• **SEITENAUSZUG**
--------

Bei seinen Problemen kann sie ihm aber nicht helfen: Der Vater liegt nur mehr müde auf dem Teppich rum, die Mutter verschwindet zuerst in ihrem Atelier, dann ganz. Und im oberen Stock des Hauses geht nicht alles mit rechten Dingen zu …

Gut, dass die sehr lebendige Dalia die Friedhofsbühne betritt: Sie ist die Enkeltochter von Madame al Nour, ihres Zeichens traditionelle Hexe und moderne Stadtschamanin, die Menschen mit den üblichen Wehwehchen – „Lustlosigkeit, Liebeskummer, Leistungspanik“ – behandelt. Dalia ist bekannt an Elvis’ Schule, „ihre Nackenklatscher sind berüchtigt, sie ernährt sich ausschließlich von abgezockten Pausenbroten“, von ihrem Blick auf sein Genick hat Elvis schon einen Ausschlag gekriegt. Sie greift unwiderstehlich in das verzwickte Geschehen ein, das nach vielen Turbulenzen seinen Höhepunkt in einer Gruft findet.

--------

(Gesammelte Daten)
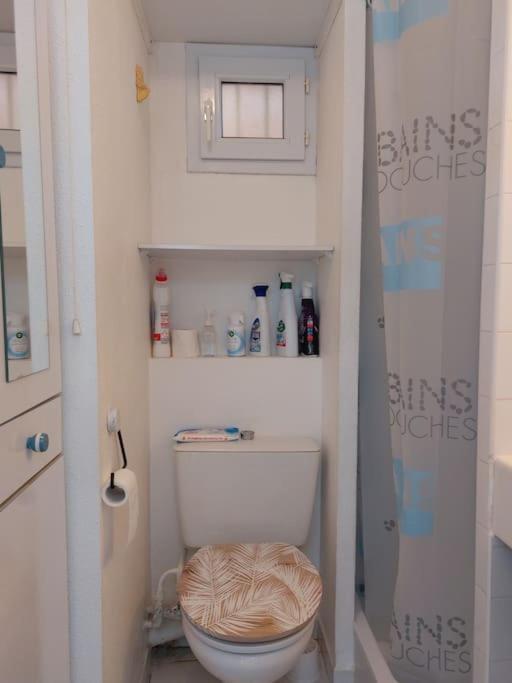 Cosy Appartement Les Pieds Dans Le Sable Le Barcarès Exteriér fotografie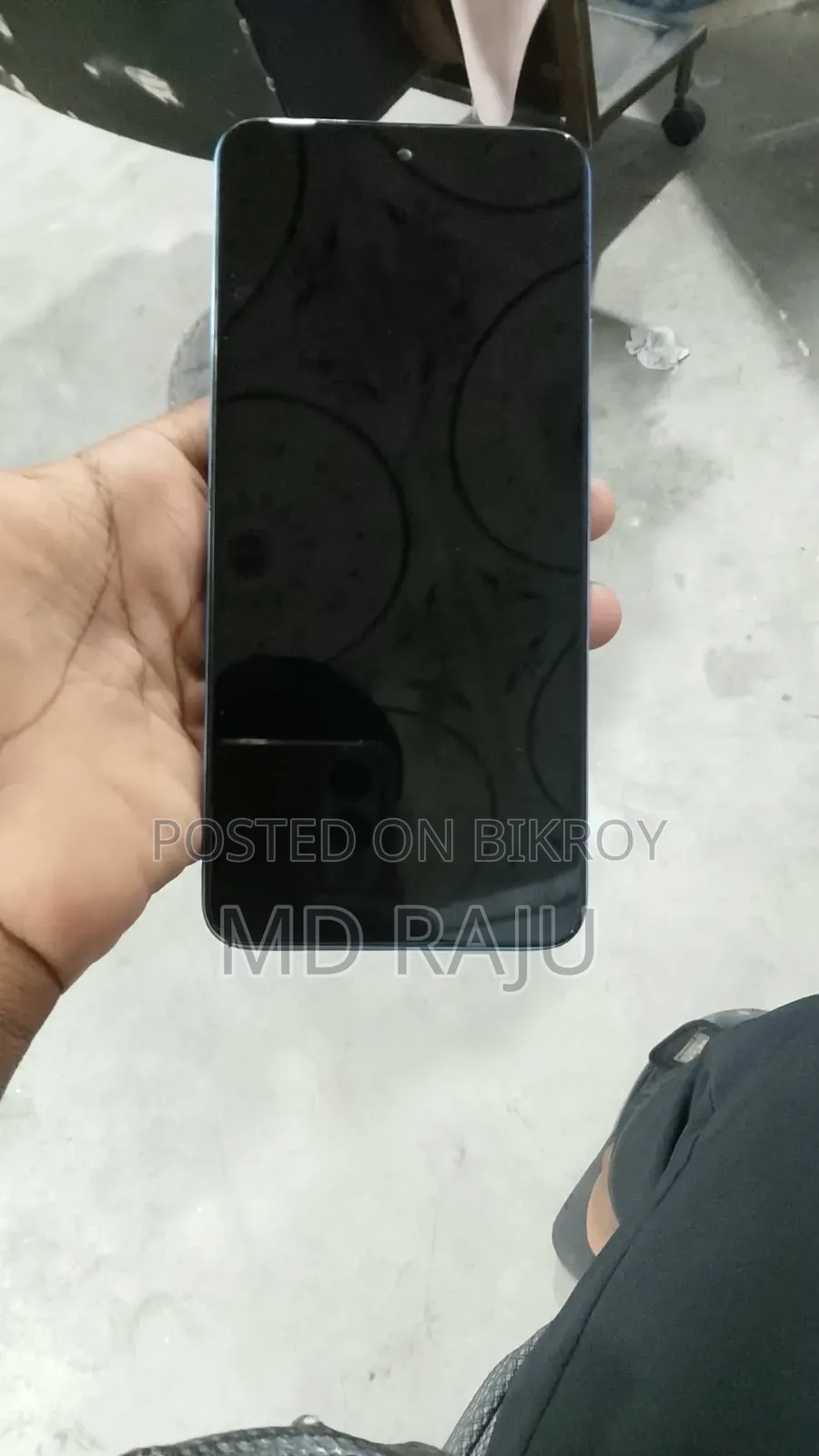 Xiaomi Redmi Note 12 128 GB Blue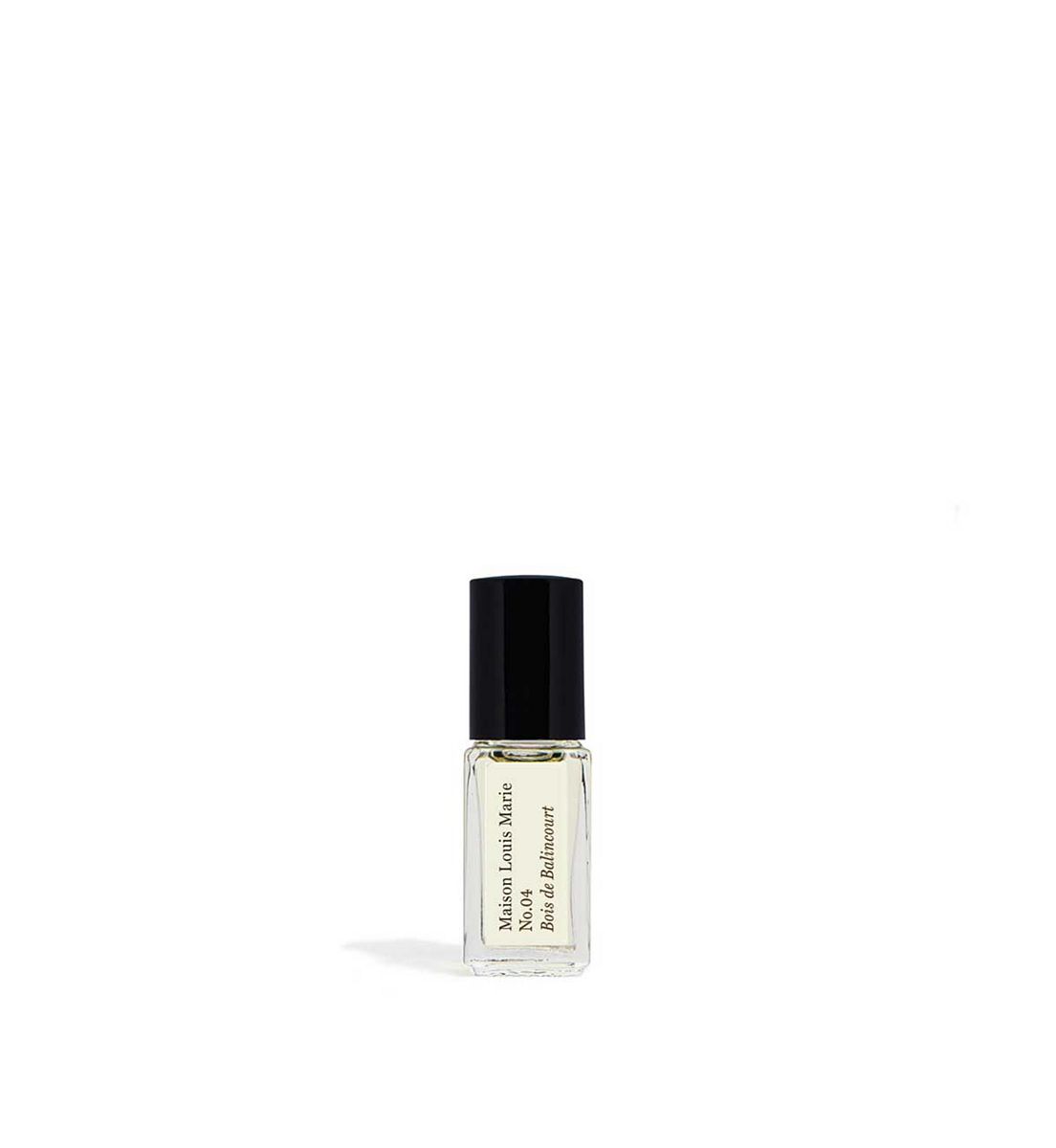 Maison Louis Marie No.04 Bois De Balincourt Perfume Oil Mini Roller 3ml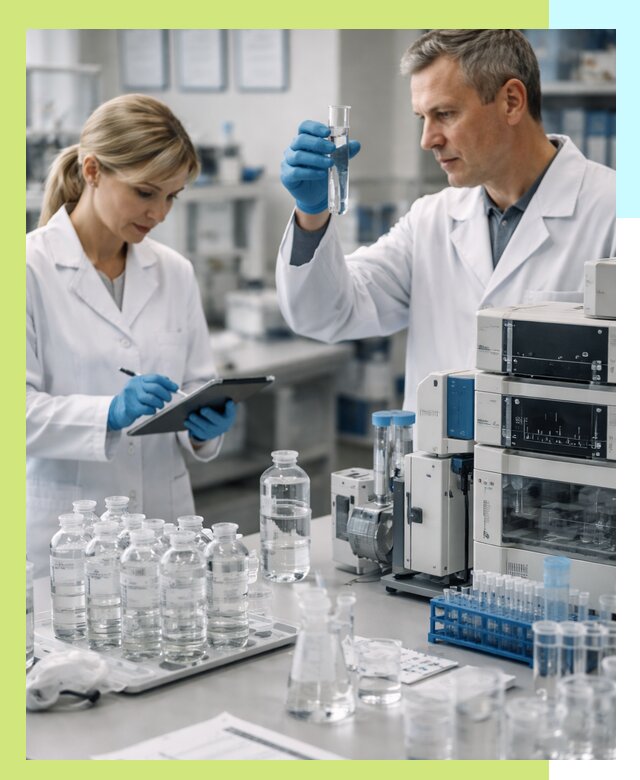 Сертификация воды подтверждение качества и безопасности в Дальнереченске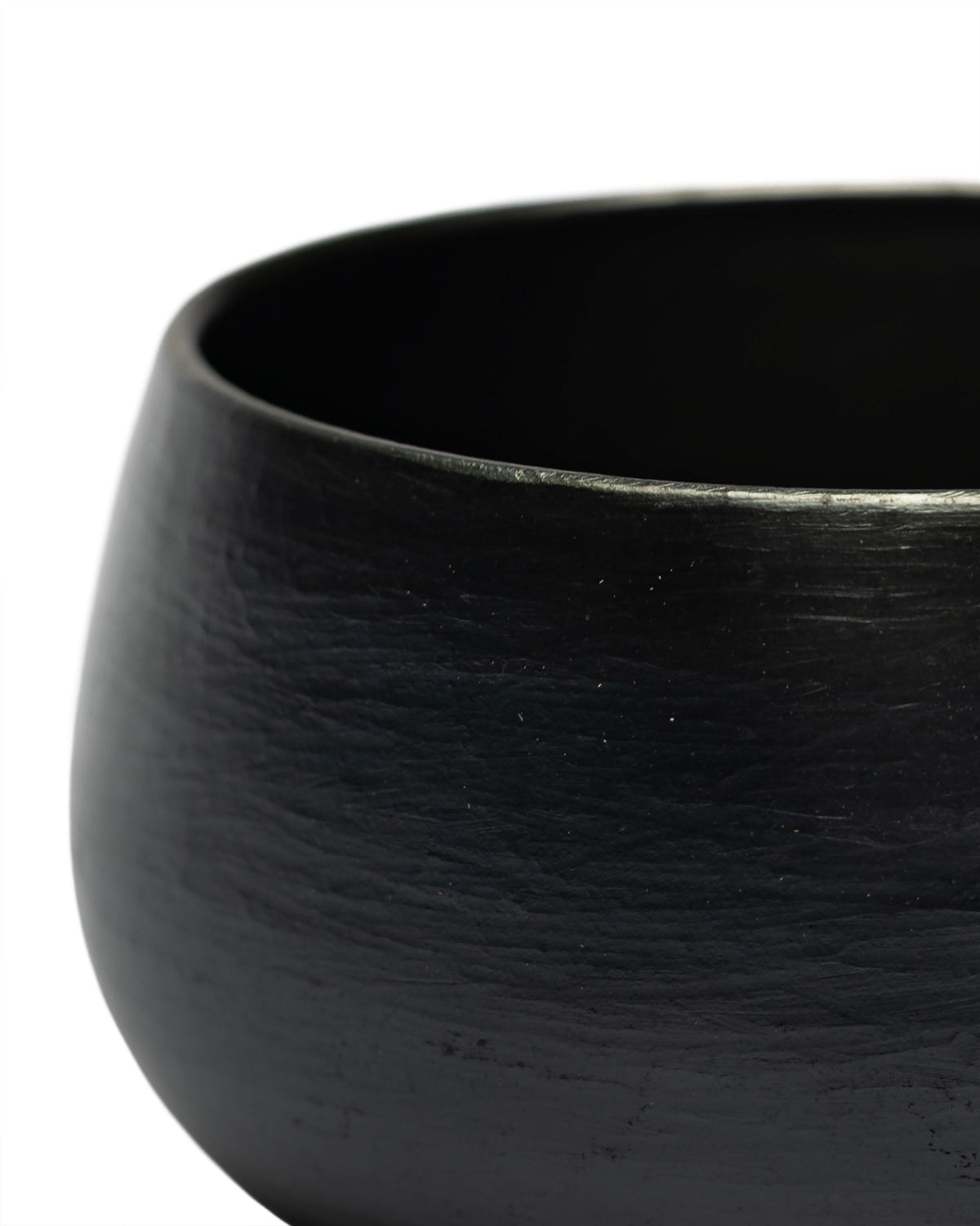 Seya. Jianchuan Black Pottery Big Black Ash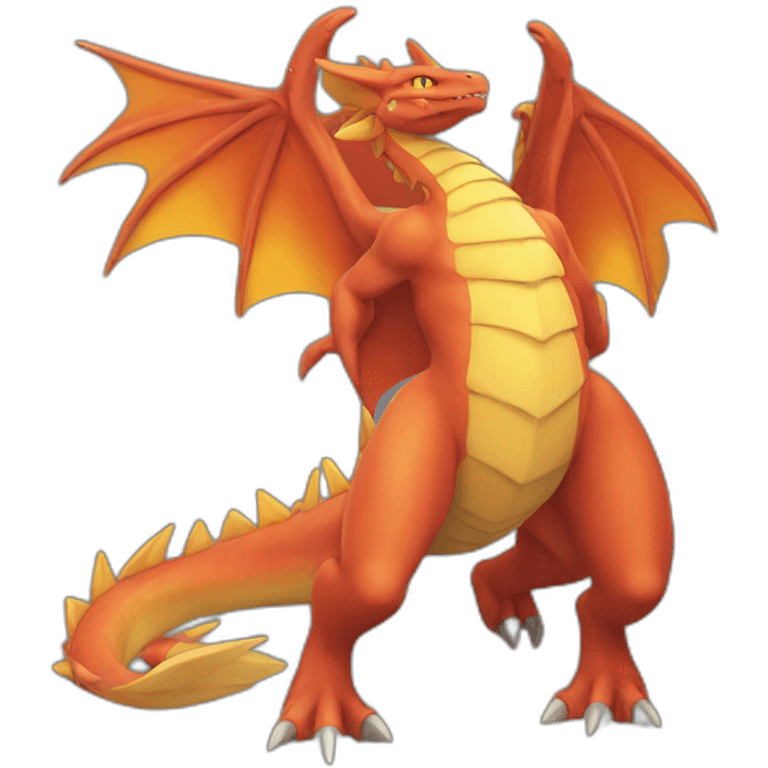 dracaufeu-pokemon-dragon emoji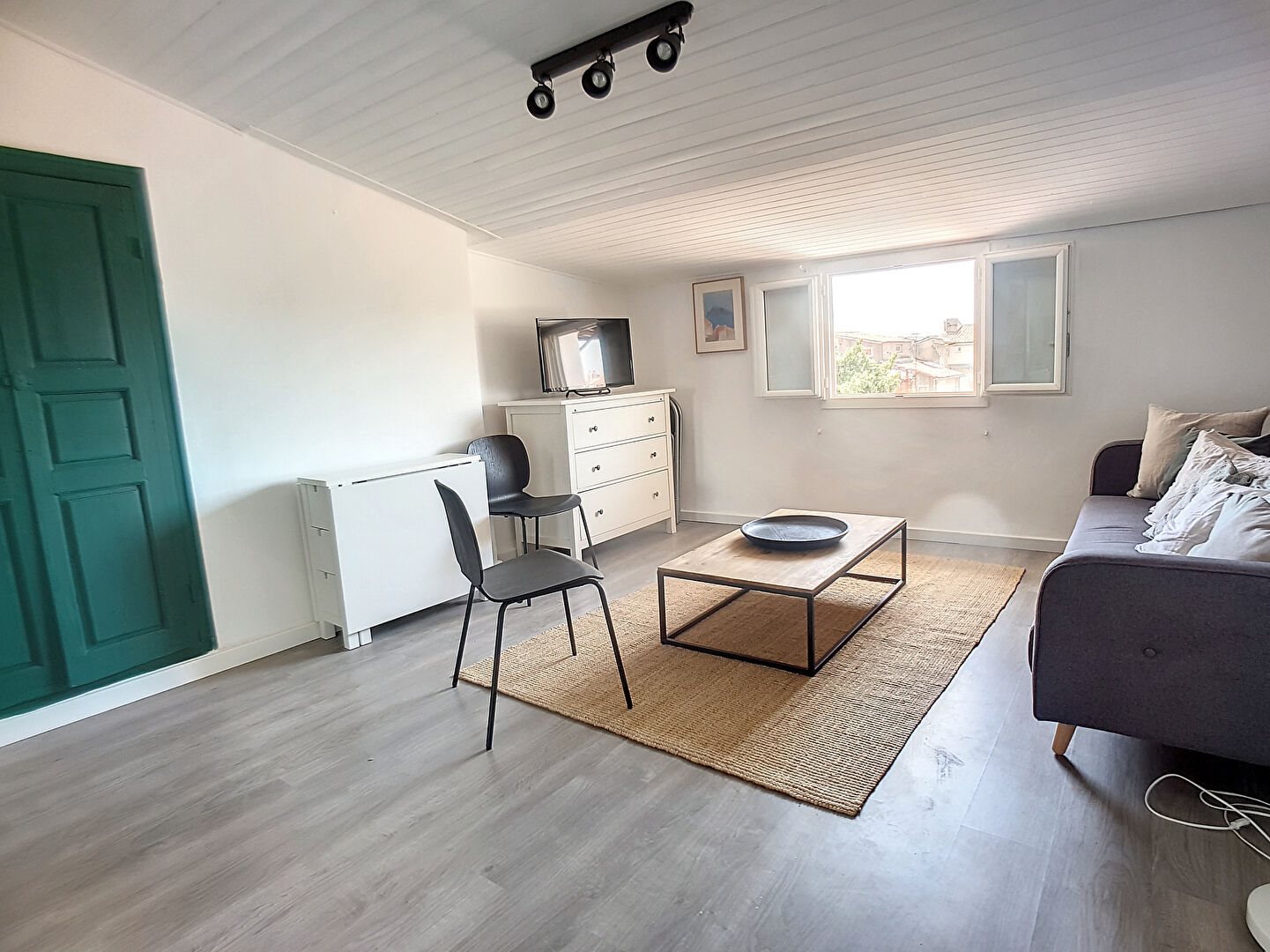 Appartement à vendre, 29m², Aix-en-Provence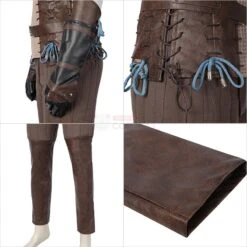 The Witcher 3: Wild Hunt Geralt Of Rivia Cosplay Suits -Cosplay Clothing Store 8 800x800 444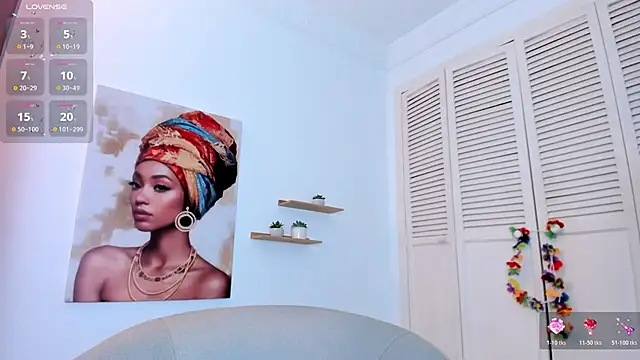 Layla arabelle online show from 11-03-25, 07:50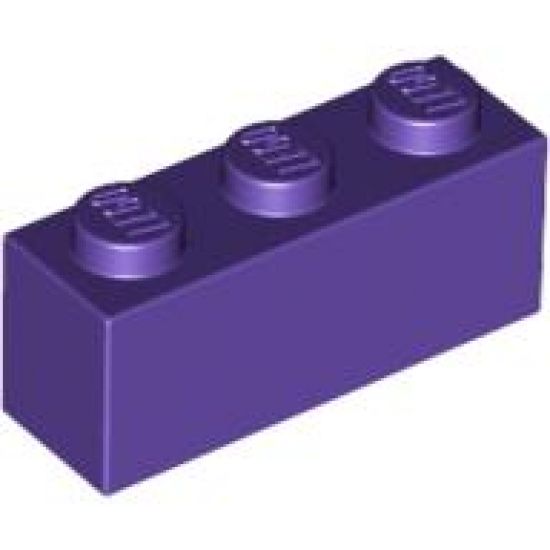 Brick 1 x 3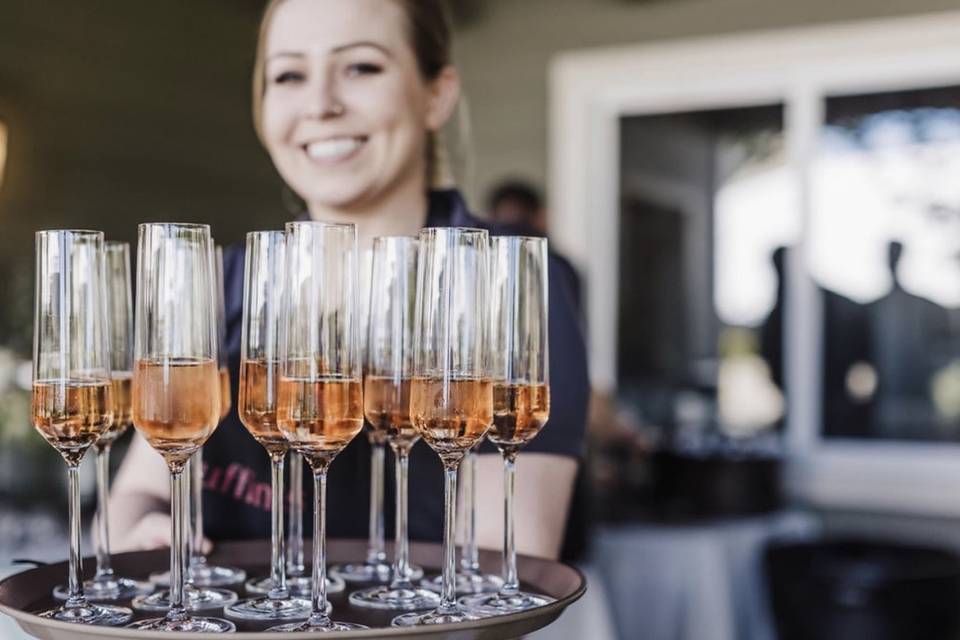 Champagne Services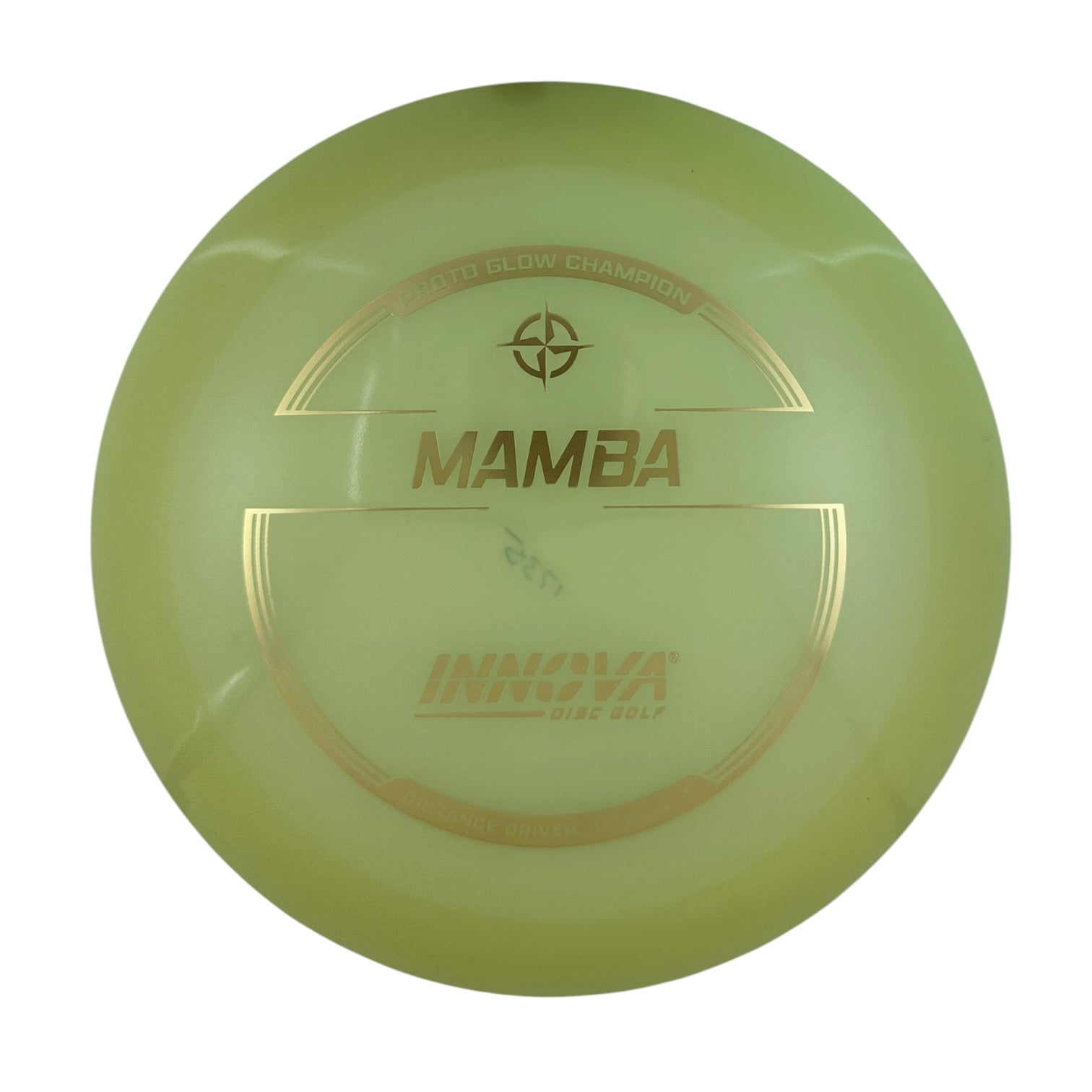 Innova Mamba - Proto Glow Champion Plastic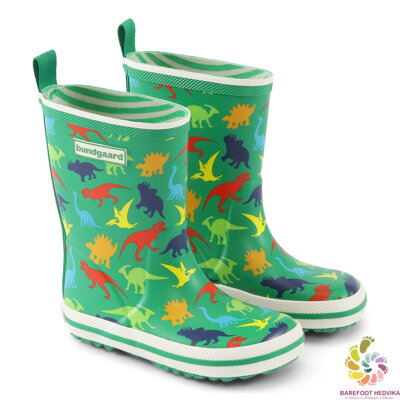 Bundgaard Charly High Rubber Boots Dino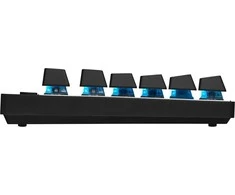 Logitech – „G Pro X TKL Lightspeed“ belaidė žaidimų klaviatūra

--------

• **ZU ERLEDIGEN**
Gib den Seitenauszug über Elvis und Dalia vollständig und unverändert aus.

• **ANTWORTBEREICH**
Bei seinen Problemen kann sie ihm aber nicht helfen: Der Vater liegt nur mehr müde auf dem Teppich rum, die Mutter verschwindet zuerst in ihrem Atelier, dann ganz. Und im oberen Stock des Hauses geht nicht alles mit rechten Dingen zu …

Gut, dass die sehr lebendige Dalia die Friedhofsbühne betritt: Sie ist die Enkeltochter von Madame al Nour, ihres Zeichens traditionelle Hexe und moderne Stadtschamanin, die Menschen mit den üblichen Wehwehchen – „Lustlosigkeit, Liebeskummer, Leistungspanik“ – behandelt. Dalia ist bekannt an Elvis’ Schule, „ihre Nackenklatscher sind berüchtigt, sie ernährt sich ausschließlich von abgezockten Pausenbroten“, von ihrem Blick auf sein Genick hat Elvis schon einen Ausschlag gekriegt. Sie greift unwiderstehlich in das verzwickte Geschehen ein, das nach vielen Turbulenzen seinen Höhepunkt in einer Gruft findet.